#### Task description:
Return each line of the data below exactly, omitting any pictures.

#### Task data:
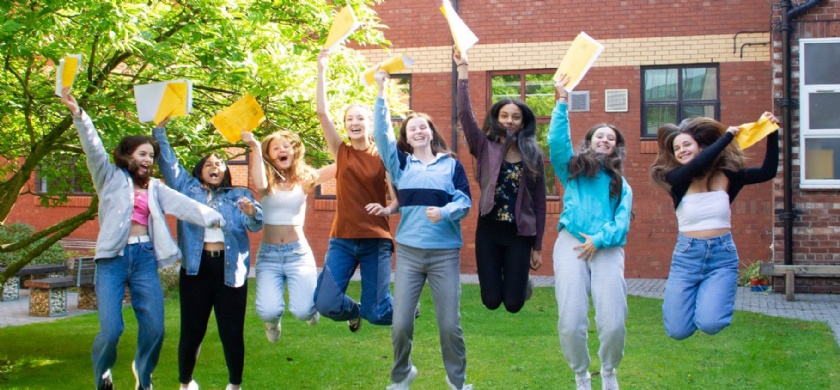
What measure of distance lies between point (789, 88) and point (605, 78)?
356 cm

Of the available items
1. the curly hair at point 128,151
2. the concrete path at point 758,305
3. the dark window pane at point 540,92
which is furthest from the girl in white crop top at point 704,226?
the dark window pane at point 540,92

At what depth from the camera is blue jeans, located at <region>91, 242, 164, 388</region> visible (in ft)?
19.2

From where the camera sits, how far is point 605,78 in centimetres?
1617

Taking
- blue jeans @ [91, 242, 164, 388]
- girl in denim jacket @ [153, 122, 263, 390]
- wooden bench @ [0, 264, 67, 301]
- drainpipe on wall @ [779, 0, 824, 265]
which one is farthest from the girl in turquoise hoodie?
wooden bench @ [0, 264, 67, 301]

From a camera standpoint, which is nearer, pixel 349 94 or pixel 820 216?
pixel 349 94

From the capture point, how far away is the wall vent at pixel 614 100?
52.7 feet

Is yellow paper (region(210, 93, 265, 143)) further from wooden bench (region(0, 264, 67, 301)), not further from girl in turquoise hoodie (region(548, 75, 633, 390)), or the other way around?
wooden bench (region(0, 264, 67, 301))

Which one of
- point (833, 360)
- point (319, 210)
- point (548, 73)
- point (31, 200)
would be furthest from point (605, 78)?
→ point (31, 200)

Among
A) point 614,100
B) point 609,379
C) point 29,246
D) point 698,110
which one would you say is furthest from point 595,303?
point 29,246

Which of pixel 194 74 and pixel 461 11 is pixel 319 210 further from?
pixel 194 74

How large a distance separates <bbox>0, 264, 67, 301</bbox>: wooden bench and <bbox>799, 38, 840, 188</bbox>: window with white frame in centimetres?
1218

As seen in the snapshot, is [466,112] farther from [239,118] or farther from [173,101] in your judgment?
[173,101]

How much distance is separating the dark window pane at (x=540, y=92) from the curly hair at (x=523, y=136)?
10273mm

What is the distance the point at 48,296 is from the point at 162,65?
7.61m
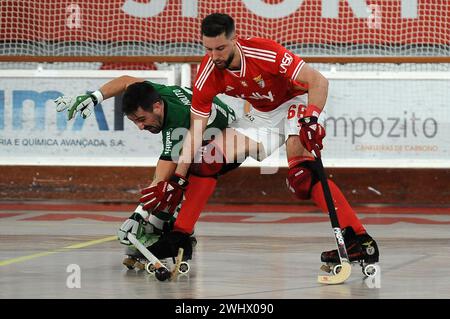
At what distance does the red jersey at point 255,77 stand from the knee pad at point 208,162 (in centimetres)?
23

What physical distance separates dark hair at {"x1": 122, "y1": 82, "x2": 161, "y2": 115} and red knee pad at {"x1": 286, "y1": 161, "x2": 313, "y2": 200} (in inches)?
36.5

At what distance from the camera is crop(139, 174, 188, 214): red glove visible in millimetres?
6180

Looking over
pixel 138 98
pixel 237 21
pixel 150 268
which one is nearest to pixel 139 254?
pixel 150 268

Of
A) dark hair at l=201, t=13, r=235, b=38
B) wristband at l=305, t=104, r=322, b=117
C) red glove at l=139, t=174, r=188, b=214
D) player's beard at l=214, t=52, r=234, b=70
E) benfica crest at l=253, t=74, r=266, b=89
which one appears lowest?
red glove at l=139, t=174, r=188, b=214

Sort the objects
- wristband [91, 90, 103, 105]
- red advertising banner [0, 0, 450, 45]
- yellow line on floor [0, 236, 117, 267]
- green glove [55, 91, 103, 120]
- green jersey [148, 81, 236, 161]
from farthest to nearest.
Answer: red advertising banner [0, 0, 450, 45], yellow line on floor [0, 236, 117, 267], wristband [91, 90, 103, 105], green glove [55, 91, 103, 120], green jersey [148, 81, 236, 161]

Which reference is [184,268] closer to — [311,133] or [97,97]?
[311,133]

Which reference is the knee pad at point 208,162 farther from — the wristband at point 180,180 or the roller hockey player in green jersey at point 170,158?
the wristband at point 180,180

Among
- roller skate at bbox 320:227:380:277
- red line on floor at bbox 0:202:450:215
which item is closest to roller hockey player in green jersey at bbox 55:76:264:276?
roller skate at bbox 320:227:380:277

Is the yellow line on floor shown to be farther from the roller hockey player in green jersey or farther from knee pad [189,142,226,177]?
knee pad [189,142,226,177]

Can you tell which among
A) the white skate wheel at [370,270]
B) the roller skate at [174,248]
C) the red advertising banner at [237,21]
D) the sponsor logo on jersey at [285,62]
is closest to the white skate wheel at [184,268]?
the roller skate at [174,248]

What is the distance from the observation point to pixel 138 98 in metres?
6.16

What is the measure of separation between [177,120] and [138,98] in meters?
0.40

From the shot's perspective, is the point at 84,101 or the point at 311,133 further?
the point at 84,101

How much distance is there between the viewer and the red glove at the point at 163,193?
20.3ft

#### Result:
What measure of distance lies between point (789, 88) and point (605, 78)?
356 cm

Of the available items
1. the curly hair at point 128,151
2. the concrete path at point 758,305
3. the dark window pane at point 540,92
which is furthest from the girl in white crop top at point 704,226?
the dark window pane at point 540,92

At what depth from the camera is blue jeans, located at <region>91, 242, 164, 388</region> visible (in ft)?
19.2

From where the camera sits, how far is point 605,78 in centimetres?
1617

Taking
- blue jeans @ [91, 242, 164, 388]
- girl in denim jacket @ [153, 122, 263, 390]
- wooden bench @ [0, 264, 67, 301]
- drainpipe on wall @ [779, 0, 824, 265]
which one is farthest from the girl in turquoise hoodie?
wooden bench @ [0, 264, 67, 301]

From a camera standpoint, which is nearer, pixel 349 94 or pixel 820 216?
pixel 349 94

From the capture point, how far away is the wall vent at pixel 614 100?
52.7 feet

Is yellow paper (region(210, 93, 265, 143)) further from wooden bench (region(0, 264, 67, 301)), not further from girl in turquoise hoodie (region(548, 75, 633, 390)), or the other way around?
wooden bench (region(0, 264, 67, 301))

Which one of
- point (833, 360)
- point (319, 210)
- point (548, 73)
- point (31, 200)
would be furthest from point (605, 78)?
→ point (31, 200)

Among
A) point 614,100
B) point 609,379
C) point 29,246
D) point 698,110
which one would you say is furthest from point 595,303?
point 29,246

Which of pixel 194 74 and pixel 461 11 is pixel 319 210 further from?
pixel 194 74

How large a distance separates <bbox>0, 264, 67, 301</bbox>: wooden bench and <bbox>799, 38, 840, 188</bbox>: window with white frame in centimetres?
1218

As seen in the snapshot, is [466,112] farther from [239,118] or farther from [173,101] in your judgment?
[173,101]

How much distance is separating the dark window pane at (x=540, y=92) from the curly hair at (x=523, y=136)?
10273mm

What is the distance the point at 48,296 is from the point at 162,65?
7.61m
At what distance does the red jersey at point 255,77 stand from the knee pad at point 208,162 (in centimetres)?
23

What physical distance separates dark hair at {"x1": 122, "y1": 82, "x2": 161, "y2": 115} and red knee pad at {"x1": 286, "y1": 161, "x2": 313, "y2": 200} (in inches)?
36.5

At what distance from the camera is crop(139, 174, 188, 214): red glove visible in millimetres?
6180

Looking over
pixel 138 98
pixel 237 21
pixel 150 268
which one is nearest to pixel 139 254?
pixel 150 268

Of
A) dark hair at l=201, t=13, r=235, b=38
B) wristband at l=305, t=104, r=322, b=117
C) red glove at l=139, t=174, r=188, b=214
D) player's beard at l=214, t=52, r=234, b=70
E) benfica crest at l=253, t=74, r=266, b=89
which one appears lowest?
red glove at l=139, t=174, r=188, b=214

Sort the objects
- wristband [91, 90, 103, 105]
- red advertising banner [0, 0, 450, 45]
- yellow line on floor [0, 236, 117, 267]
- green glove [55, 91, 103, 120]
- green jersey [148, 81, 236, 161]
from farthest to nearest.
Answer: red advertising banner [0, 0, 450, 45], yellow line on floor [0, 236, 117, 267], wristband [91, 90, 103, 105], green glove [55, 91, 103, 120], green jersey [148, 81, 236, 161]

Which reference is [184,268] closer to — [311,133] or [97,97]?
[311,133]

Which reference is the knee pad at point 208,162 farther from — the wristband at point 180,180 or the roller hockey player in green jersey at point 170,158?
the wristband at point 180,180

Among
- roller skate at bbox 320:227:380:277
- red line on floor at bbox 0:202:450:215
which item is closest to roller hockey player in green jersey at bbox 55:76:264:276?
roller skate at bbox 320:227:380:277

Is the yellow line on floor shown to be farther from the roller hockey player in green jersey or farther from knee pad [189,142,226,177]?
knee pad [189,142,226,177]

Can you tell which among
A) the white skate wheel at [370,270]
B) the roller skate at [174,248]
C) the red advertising banner at [237,21]
D) the sponsor logo on jersey at [285,62]
is closest to the white skate wheel at [184,268]?
the roller skate at [174,248]

What is the distance from the observation point to pixel 138 98 in metres?
6.16

What is the measure of separation between [177,120] and [138,98] in meters?
0.40

From the shot's perspective, is the point at 84,101 or the point at 311,133 further?
the point at 84,101

How much distance is there between the viewer and the red glove at the point at 163,193?
20.3ft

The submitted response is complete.